[START OF EXTRACT]
The PSD Bank Arena (formerly known as Stadion am Bornheimer Hang) is a multi-use stadium in  Bornheim, a district of Frankfurt am Main, Germany, and is best accessed by the Johanna-Tesch-Platz U-Bahn station, or (for away fans) the Eissporthalle/Festplatz station.  It is currently used mostly for football matches and is the home stadium of FSV Frankfurt and occasionally used to host 1. FFC Frankfurt (now Eintracht Frankfurt).  It has a capacity of 12.542.

The inaugurational game was played on 11 October 1931, when FSV Frankfurt defeated VfL Germania 1894, 3–0.

Since 2015 the stadium is also used by the Frankfurt Universe, an American football team playing in the German Football League.

The stadium was host to the Kosovo national football team's first fully recognised international; a 2–0 win over the Faroe Islands on 3 June 2016.
[END OF EXTRACT]
[START OF COLLECTED MATERIAL]
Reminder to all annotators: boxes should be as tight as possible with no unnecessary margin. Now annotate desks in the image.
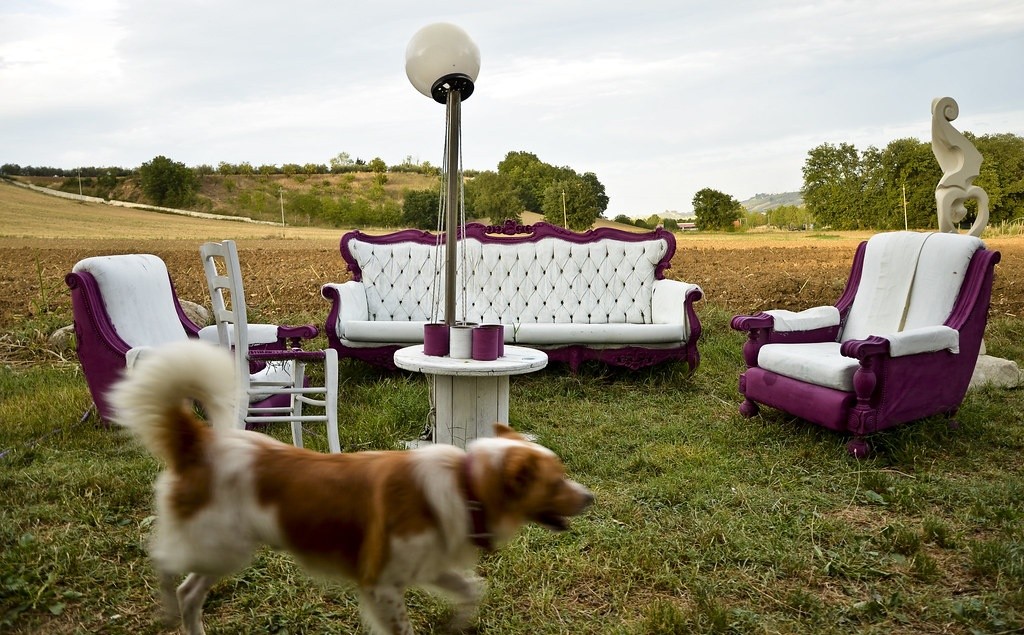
[394,342,551,460]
[END OF COLLECTED MATERIAL]
- [SET TASKS]:
1. Write out the stretch of the stadium passage from "The inaugurational game" through "3 June 2016.".
2. What dates and years does the stadium passage mention?

- [ANSWERS]:
1.
The inaugurational game was played on 11 October 1931, when FSV Frankfurt defeated VfL Germania 1894, 3–0.

Since 2015 the stadium is also used by the Frankfurt Universe, an American football team playing in the German Football League.

The stadium was host to the Kosovo national football team's first fully recognised international; a 2–0 win over the Faroe Islands on 3 June 2016.

2. 11 October 1931, 2015, 3 June 2016